* **TEXT PASSAGE**
━━━━━━━━━━━━━━━━━━━━━━━━━━━━━━
Christ's way made no sense to Peter's flesh. His way never does. Our flesh will rise up against it every time. Every time, so long as we live and operate in our flesh, we will dispute, not come. Not die. Every time we do so, we will have the interests of our flesh, and the devil who operates through it, at the forefront. We're sure our way is the better one. We're sure He must be mistaken. We don't want His way, and we certainly don't want the cross, His cross, that He leads us to. We desire the resurrection life He promises, but we don't want to have to die in order to lay hold of it. There must be an easier, less costly way, and that's the way we want. So we go on...in our flesh...in our weakness....and in our defeat. We may strive valiantly, but in the end, we are overcome. The more realistic way becomes what it has always been....the way of death.
Where are we disputing, rather than coming, yielding, dying today? So many keep "bumping up" against the same sin, the same crippling habit or addiction, behavior, or attitude. Jesus Christ's answer to all of it is His cross. Our flesh is sure there is a better, more realistic way, so we continue the bumping up, and we never rise up in His life. We keep taking Jesus aside, whereas He calls us apart.
There are always two ways before us; what we think is the realistic way, and His way, which will always lead to a cross, which leads to resurrection life right now. In John 6, Jesus presented to His followers the spiritual ultimatum that if they were to follow Him, they like Him, must choose the way of the cross. Scripture tells us that most of them did not continue to follow. He presented His Way. They chose what they saw as a more realistic one. As He presents the choice to you today, what do you choose? Do you seek to to take Him aside, or worse, choose to go no further? Or do you come, as you are, with all that you are, as He calls you apart....and out from?
━━━━━━━━━━━━━━━━━━━━━━━━━━━━━━
* **INFORMATION PROVIDED**

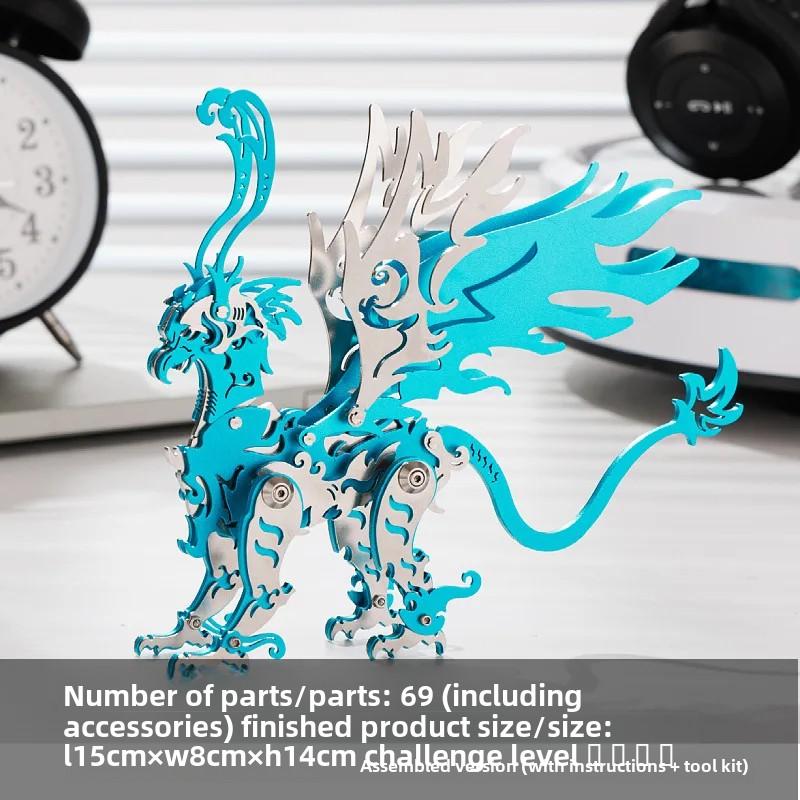 Божественный Зверь DIY Металлическая Сборка Модели Животных Наборы 3D Пазлы Механическая Игрушка Древние Китайские Звери Модель Игрушка Набор P516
━━━━━━━━━━━━━━━━━━━━━━━━━━━━━━
* **WHAT THE TASK ASKS**
Write out the passage about choosing Christ's way of the cross in full, word for word.

* **TASK SOLUTION**
Christ's way made no sense to Peter's flesh. His way never does. Our flesh will rise up against it every time. Every time, so long as we live and operate in our flesh, we will dispute, not come. Not die. Every time we do so, we will have the interests of our flesh, and the devil who operates through it, at the forefront. We're sure our way is the better one. We're sure He must be mistaken. We don't want His way, and we certainly don't want the cross, His cross, that He leads us to. We desire the resurrection life He promises, but we don't want to have to die in order to lay hold of it. There must be an easier, less costly way, and that's the way we want. So we go on...in our flesh...in our weakness....and in our defeat. We may strive valiantly, but in the end, we are overcome. The more realistic way becomes what it has always been....the way of death.
Where are we disputing, rather than coming, yielding, dying today? So many keep "bumping up" against the same sin, the same crippling habit or addiction, behavior, or attitude. Jesus Christ's answer to all of it is His cross. Our flesh is sure there is a better, more realistic way, so we continue the bumping up, and we never rise up in His life. We keep taking Jesus aside, whereas He calls us apart.
There are always two ways before us; what we think is the realistic way, and His way, which will always lead to a cross, which leads to resurrection life right now. In John 6, Jesus presented to His followers the spiritual ultimatum that if they were to follow Him, they like Him, must choose the way of the cross. Scripture tells us that most of them did not continue to follow. He presented His Way. They chose what they saw as a more realistic one. As He presents the choice to you today, what do you choose? Do you seek to to take Him aside, or worse, choose to go no further? Or do you come, as you are, with all that you are, as He calls you apart....and out from?